Data supplied:
══════════════════════════════
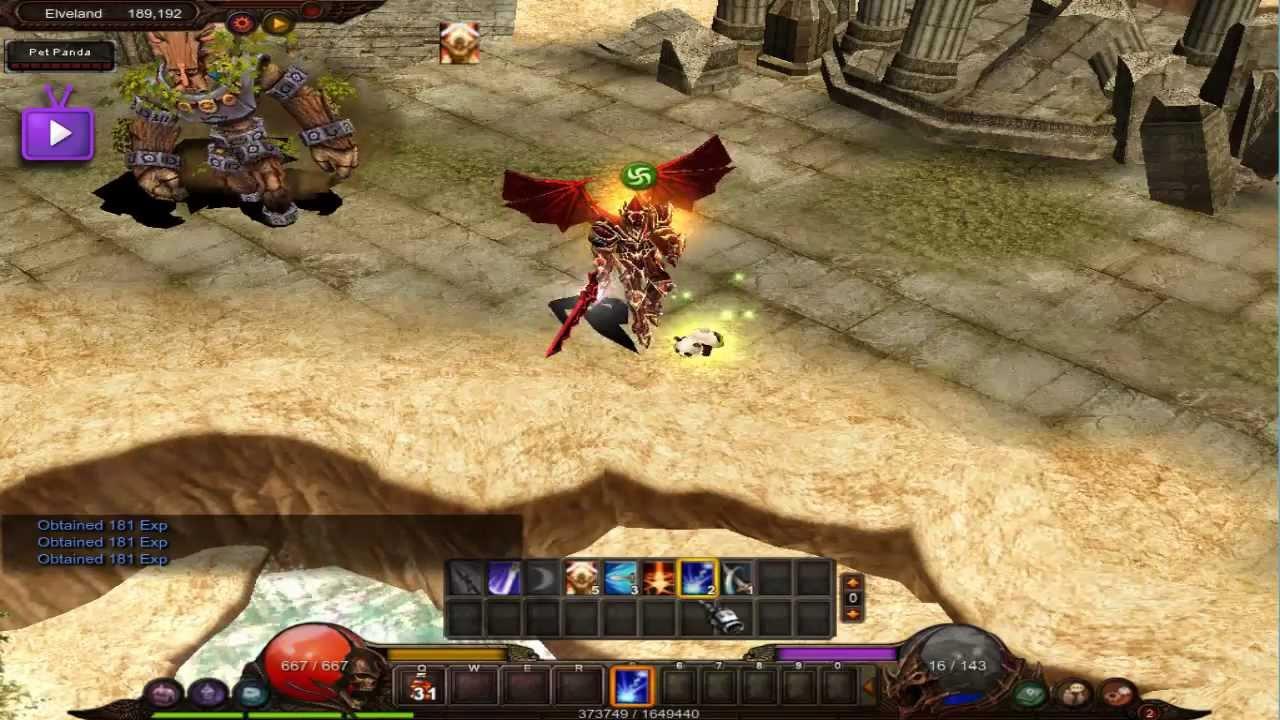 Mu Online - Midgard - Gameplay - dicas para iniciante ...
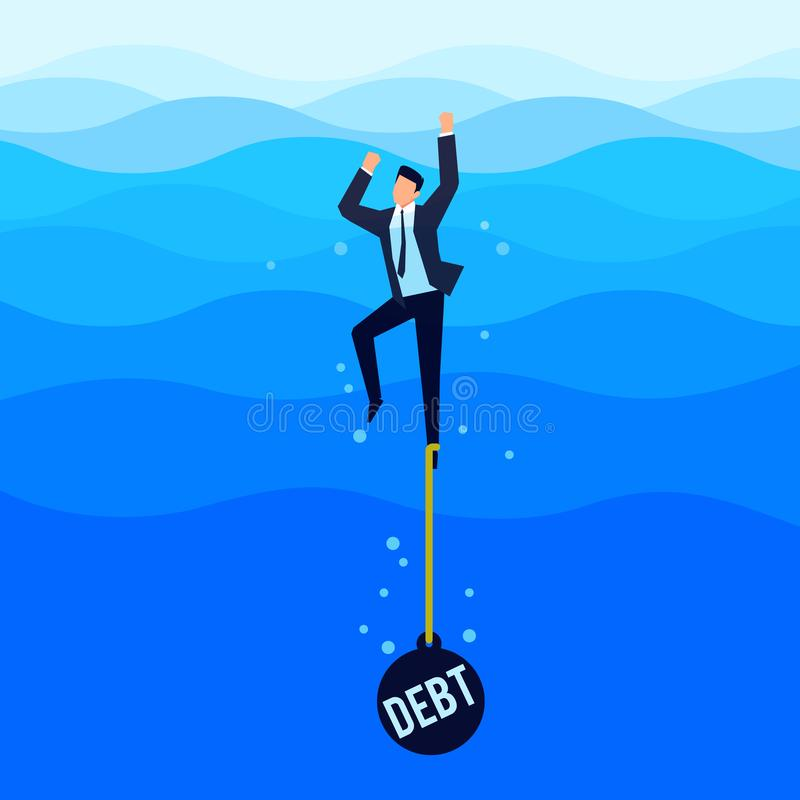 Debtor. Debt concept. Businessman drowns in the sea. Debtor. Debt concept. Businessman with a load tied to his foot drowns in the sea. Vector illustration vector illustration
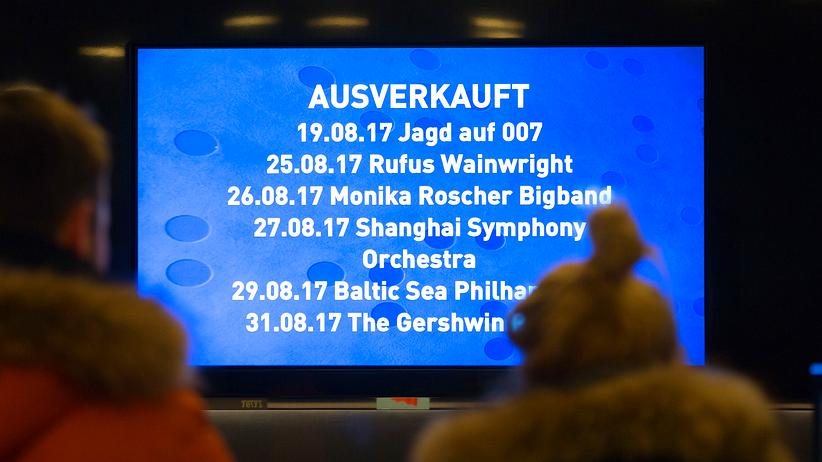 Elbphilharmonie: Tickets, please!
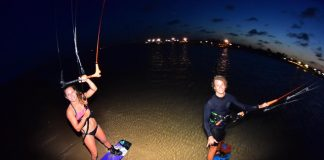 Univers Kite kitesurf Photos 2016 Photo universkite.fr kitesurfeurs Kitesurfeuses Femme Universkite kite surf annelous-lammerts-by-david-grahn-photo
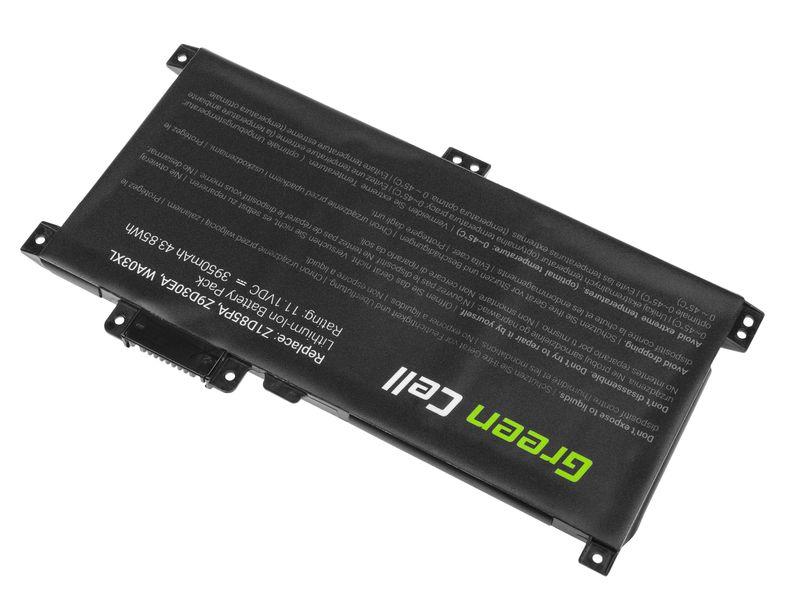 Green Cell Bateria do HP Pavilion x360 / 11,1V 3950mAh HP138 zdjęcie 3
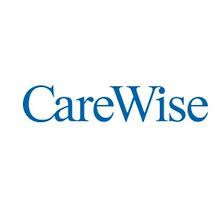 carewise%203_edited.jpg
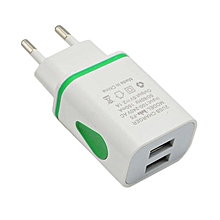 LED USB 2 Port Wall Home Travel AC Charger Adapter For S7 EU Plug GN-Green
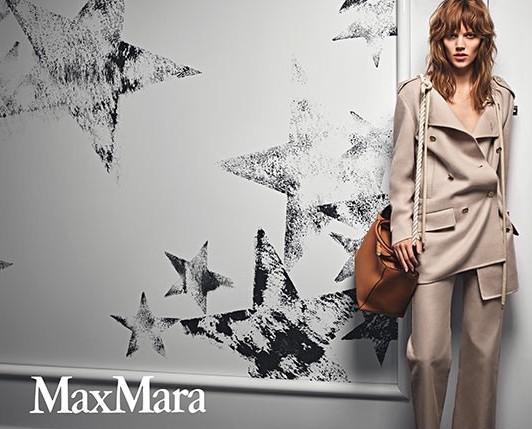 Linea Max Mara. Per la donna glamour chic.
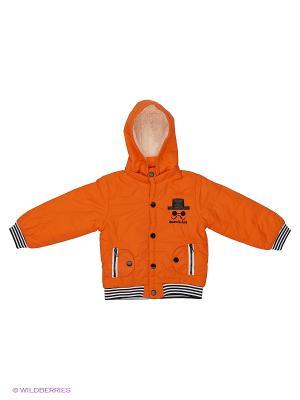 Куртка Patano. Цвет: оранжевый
══════════════════════════════
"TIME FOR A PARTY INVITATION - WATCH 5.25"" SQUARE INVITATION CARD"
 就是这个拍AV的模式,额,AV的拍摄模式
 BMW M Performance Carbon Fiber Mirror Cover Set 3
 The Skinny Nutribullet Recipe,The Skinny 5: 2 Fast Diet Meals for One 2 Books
══════════════════════════════
Problem to solve:
The lines above from the line with "carewise%203_edited.jpg" through the line with "Куртка Patano. Цвет: оранжевый" are to be given again word for word, with no pictures among them.

Result of this task:
 carewise%203_edited.jpg
 LED USB 2 Port Wall Home Travel AC Charger Adapter For S7 EU Plug GN-Green
 Linea Max Mara. Per la donna glamour chic.
 Куртка Patano. Цвет: оранжевый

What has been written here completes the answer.